Today, this affinity for the silver screen culminates in a striking ode to the directorial greatness of one of Hollywood’s best men: Stanley Kubrick. We’re talking gym-rats pumping iron in the retro-futuristic locale of A Clockwork Orange’s horror house, a model playing with toy cars on the punchy, hexagonal floors of The Shining’s Overlook hotel in a tri-striped Gucci-das balaclava, and puff-gowned jaunts to the croquet field a la Barry Lyndon, the works.

In a note attached to the Mert and Marcus-photographed campaign, imagining the brand’s latest collection with Adidas besides imitation Shelley Duvall’s and Eyes Wide Shit Nicole Kidman’s, Michele speaks of total admiration for Kubrick’s immersive, storytelling abilities, especially when they pertain to such vastly different subjects. “His experimental drive goes beyond any possible categorization,” continues the designer.
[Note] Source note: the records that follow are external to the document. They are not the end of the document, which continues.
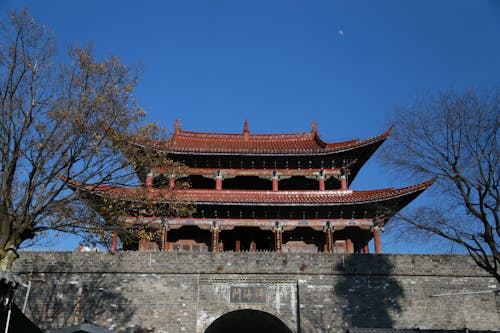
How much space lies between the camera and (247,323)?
15.6m

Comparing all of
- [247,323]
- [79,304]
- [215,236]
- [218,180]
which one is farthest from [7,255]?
[218,180]

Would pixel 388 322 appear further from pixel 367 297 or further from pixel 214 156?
pixel 214 156

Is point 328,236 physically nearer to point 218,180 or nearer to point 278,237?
point 278,237

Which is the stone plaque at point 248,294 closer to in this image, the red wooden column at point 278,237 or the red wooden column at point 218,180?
the red wooden column at point 278,237

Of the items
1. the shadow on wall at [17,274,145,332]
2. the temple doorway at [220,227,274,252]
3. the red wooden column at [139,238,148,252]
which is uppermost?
the temple doorway at [220,227,274,252]

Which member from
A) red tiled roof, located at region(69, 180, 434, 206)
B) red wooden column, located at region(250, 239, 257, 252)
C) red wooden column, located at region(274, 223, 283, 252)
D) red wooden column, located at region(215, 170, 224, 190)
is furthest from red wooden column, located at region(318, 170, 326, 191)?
red wooden column, located at region(215, 170, 224, 190)

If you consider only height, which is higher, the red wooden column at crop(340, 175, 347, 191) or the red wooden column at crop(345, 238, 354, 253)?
the red wooden column at crop(340, 175, 347, 191)

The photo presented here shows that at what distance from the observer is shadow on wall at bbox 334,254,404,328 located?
13.9m

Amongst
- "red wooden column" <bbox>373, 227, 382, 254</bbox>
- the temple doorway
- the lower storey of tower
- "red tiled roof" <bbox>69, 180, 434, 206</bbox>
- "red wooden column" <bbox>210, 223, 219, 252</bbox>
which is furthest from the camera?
the temple doorway

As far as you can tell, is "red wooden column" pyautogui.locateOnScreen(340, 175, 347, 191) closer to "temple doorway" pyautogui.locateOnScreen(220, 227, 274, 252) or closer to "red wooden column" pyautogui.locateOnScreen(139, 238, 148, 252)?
"temple doorway" pyautogui.locateOnScreen(220, 227, 274, 252)

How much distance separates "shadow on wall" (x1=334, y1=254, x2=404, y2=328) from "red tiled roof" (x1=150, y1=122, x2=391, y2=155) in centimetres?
617

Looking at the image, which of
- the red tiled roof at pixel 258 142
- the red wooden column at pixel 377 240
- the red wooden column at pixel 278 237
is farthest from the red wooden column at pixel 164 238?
the red wooden column at pixel 377 240

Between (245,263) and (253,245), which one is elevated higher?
(253,245)

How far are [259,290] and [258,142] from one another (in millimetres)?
10140
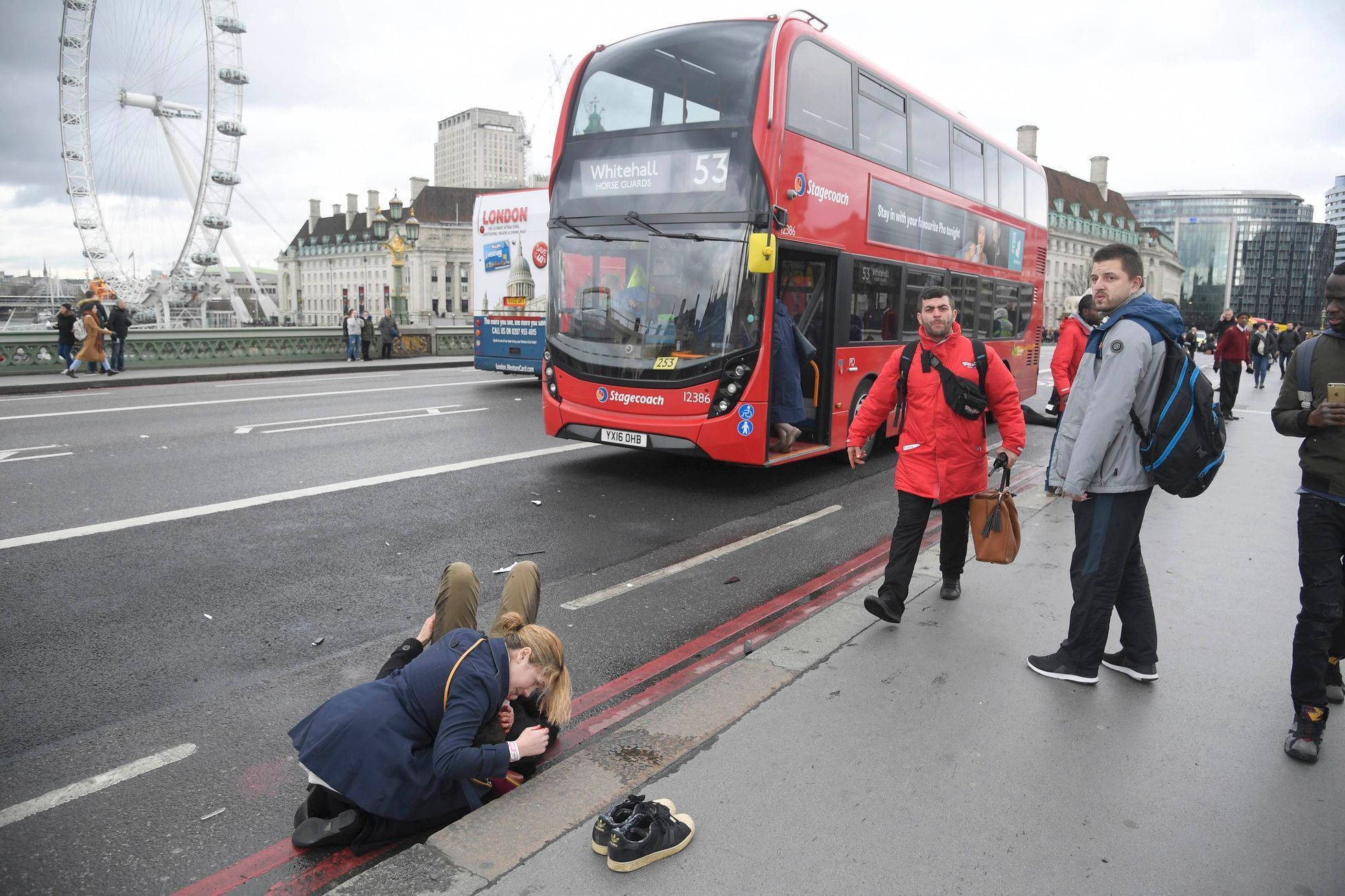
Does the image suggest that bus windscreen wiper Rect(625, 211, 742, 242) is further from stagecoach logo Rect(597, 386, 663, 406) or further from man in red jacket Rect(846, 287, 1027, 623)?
man in red jacket Rect(846, 287, 1027, 623)

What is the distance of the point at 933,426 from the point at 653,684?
2150 millimetres

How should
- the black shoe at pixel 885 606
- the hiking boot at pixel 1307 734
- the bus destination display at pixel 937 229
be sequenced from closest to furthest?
the hiking boot at pixel 1307 734 < the black shoe at pixel 885 606 < the bus destination display at pixel 937 229

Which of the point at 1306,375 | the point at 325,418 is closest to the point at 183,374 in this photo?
the point at 325,418

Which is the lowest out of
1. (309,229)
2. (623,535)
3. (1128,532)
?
(623,535)

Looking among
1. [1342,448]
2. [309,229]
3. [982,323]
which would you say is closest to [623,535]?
[1342,448]

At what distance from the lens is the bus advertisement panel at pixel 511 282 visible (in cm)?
1853

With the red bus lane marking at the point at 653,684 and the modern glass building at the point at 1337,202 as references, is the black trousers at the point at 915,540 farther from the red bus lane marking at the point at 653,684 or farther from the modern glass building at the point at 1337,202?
the modern glass building at the point at 1337,202

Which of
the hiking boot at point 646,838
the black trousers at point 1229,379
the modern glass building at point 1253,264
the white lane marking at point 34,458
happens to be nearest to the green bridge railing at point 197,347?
the white lane marking at point 34,458

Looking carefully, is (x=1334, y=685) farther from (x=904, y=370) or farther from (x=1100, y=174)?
(x=1100, y=174)

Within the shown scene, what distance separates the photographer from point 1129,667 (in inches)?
159

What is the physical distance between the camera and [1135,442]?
372cm

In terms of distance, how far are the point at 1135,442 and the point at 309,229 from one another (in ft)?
563

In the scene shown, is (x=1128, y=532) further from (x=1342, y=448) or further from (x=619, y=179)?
(x=619, y=179)

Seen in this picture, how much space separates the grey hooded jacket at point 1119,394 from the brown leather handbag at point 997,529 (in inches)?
31.1
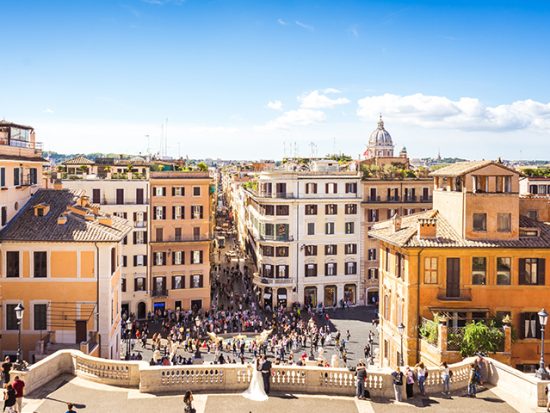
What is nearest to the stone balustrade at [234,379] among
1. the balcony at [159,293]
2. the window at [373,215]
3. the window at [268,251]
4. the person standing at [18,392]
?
the person standing at [18,392]

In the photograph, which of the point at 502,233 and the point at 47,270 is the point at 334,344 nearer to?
the point at 502,233

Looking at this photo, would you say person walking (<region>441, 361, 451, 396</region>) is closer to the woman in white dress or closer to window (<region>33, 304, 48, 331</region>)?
the woman in white dress

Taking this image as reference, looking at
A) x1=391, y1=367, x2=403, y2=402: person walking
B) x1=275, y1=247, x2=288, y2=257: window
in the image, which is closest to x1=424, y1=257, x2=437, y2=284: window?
x1=391, y1=367, x2=403, y2=402: person walking

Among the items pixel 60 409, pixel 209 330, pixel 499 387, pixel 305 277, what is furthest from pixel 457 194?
pixel 305 277

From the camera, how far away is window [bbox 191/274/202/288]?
6800 centimetres

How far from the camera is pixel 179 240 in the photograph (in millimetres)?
67125

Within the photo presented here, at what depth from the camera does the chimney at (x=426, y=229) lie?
3672 centimetres

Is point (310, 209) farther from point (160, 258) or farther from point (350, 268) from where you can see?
point (160, 258)

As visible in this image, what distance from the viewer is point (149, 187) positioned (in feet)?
217

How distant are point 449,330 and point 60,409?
20259mm

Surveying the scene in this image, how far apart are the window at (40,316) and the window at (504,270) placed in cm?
2608

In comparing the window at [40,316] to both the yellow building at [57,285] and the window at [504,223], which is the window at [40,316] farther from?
the window at [504,223]

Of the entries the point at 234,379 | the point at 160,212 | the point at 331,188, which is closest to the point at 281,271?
the point at 331,188

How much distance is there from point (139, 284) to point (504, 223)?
132 feet
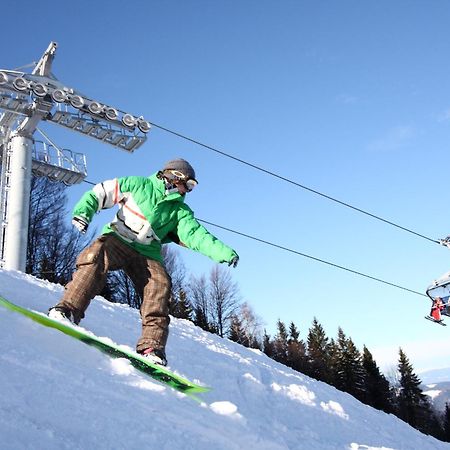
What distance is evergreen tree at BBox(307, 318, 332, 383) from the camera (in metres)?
43.7

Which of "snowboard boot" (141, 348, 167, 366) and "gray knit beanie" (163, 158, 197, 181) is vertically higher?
"gray knit beanie" (163, 158, 197, 181)

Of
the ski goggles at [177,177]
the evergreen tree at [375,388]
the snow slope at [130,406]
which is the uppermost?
the evergreen tree at [375,388]

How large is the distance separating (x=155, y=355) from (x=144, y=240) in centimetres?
89

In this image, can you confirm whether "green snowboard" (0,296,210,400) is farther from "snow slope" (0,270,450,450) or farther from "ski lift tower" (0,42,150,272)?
"ski lift tower" (0,42,150,272)

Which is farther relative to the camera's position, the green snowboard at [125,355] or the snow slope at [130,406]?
the green snowboard at [125,355]

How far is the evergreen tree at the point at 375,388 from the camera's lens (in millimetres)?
46750

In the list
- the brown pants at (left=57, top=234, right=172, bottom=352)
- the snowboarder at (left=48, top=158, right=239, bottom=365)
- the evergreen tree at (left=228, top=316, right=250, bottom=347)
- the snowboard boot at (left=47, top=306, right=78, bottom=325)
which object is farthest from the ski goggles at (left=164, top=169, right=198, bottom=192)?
the evergreen tree at (left=228, top=316, right=250, bottom=347)

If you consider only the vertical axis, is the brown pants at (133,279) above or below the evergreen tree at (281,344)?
below

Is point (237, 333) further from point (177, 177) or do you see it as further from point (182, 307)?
point (177, 177)

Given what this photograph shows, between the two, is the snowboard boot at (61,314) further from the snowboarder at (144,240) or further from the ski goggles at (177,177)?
the ski goggles at (177,177)

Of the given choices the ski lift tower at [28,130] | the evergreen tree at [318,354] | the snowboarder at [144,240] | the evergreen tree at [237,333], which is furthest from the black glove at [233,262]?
the evergreen tree at [318,354]

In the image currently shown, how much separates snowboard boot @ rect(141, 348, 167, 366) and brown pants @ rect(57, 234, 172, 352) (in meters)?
0.03

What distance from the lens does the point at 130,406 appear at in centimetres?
244

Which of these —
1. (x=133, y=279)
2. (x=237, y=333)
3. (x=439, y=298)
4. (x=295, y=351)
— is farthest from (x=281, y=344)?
(x=133, y=279)
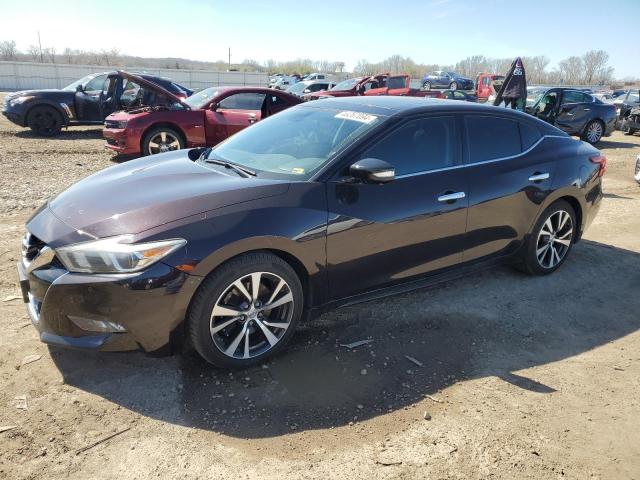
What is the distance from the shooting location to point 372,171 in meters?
3.20

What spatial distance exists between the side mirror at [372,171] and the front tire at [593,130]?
13.4 meters

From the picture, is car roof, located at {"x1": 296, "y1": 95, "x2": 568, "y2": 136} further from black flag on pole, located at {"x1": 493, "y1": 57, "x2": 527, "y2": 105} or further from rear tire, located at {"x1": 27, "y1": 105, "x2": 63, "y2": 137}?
rear tire, located at {"x1": 27, "y1": 105, "x2": 63, "y2": 137}

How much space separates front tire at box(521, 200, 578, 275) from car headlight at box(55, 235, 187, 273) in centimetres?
339

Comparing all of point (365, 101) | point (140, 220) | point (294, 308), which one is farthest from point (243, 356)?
point (365, 101)

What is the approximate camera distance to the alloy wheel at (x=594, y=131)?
1434 centimetres

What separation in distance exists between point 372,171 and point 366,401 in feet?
4.70

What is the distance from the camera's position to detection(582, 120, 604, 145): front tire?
46.8ft

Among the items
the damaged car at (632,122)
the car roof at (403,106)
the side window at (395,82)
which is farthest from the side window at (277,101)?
the damaged car at (632,122)

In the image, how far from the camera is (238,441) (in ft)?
8.41

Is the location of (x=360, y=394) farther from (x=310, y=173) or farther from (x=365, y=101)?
(x=365, y=101)

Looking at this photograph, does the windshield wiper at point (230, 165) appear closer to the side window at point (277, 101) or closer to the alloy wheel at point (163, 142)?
the alloy wheel at point (163, 142)

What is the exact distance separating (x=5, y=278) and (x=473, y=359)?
3863 mm

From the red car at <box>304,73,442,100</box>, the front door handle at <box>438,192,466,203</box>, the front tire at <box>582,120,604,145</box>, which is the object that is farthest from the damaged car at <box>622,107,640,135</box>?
the front door handle at <box>438,192,466,203</box>

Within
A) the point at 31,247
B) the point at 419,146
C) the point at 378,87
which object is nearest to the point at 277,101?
the point at 419,146
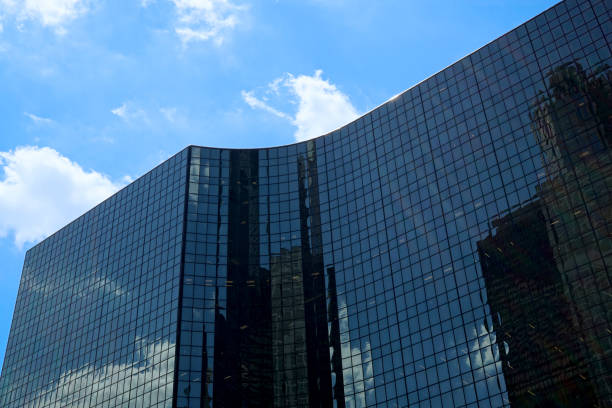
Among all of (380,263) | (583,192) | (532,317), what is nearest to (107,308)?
(380,263)

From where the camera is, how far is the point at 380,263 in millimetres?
91062

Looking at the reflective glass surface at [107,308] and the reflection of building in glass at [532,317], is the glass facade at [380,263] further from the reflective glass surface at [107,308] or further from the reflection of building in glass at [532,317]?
the reflective glass surface at [107,308]

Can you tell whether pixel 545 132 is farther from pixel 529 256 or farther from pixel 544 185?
pixel 529 256

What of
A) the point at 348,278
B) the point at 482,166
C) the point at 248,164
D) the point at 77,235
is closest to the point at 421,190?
the point at 482,166

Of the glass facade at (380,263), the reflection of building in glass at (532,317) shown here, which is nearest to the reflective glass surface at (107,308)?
the glass facade at (380,263)

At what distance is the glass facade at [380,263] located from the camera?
7281cm

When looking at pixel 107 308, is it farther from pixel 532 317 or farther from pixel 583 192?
pixel 583 192

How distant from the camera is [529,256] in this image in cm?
7519

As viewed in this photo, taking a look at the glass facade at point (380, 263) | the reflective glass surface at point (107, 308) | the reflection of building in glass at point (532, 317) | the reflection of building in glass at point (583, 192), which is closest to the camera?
the reflection of building in glass at point (583, 192)

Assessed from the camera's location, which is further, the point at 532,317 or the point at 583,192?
the point at 583,192

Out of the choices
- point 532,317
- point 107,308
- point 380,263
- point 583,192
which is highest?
point 107,308

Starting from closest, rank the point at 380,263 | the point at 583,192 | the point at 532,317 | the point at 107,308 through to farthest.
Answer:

“Every film, in fact, digests the manifold souls where dystopia meets parody, drama becomes human comedy, horror looks like a psycho-philosophic treatise, the feeling of truth evolves into the uncanny. Kubrick was, in essence, a real sculptor of genres: the “cross-genre” director, ahead of his time. His ability to build stories that exceed significance, crossing borders and setting labels on fire, has always been deeply inspiring to me.”

GALLERY

The accompanying FW22 collection, Exquisite, saw Michele continue his career-long mingling of high and low under the direction of Milena Canonero, a dear friend of designer who worked closely on the project to revisit “some of the scenes that hailed her as undisputed star in the history of costume design.” And after tearing apart, dissecting and reassembling some of her best work, sending visions of tulle through spaceship interiors or leaving spiky handbags in shiny green bathrooms, we deem the results Academy Award-worthy. Who knows, maybe Michele is finally ready to don the director’s hat – or Clockwork bowler – himself.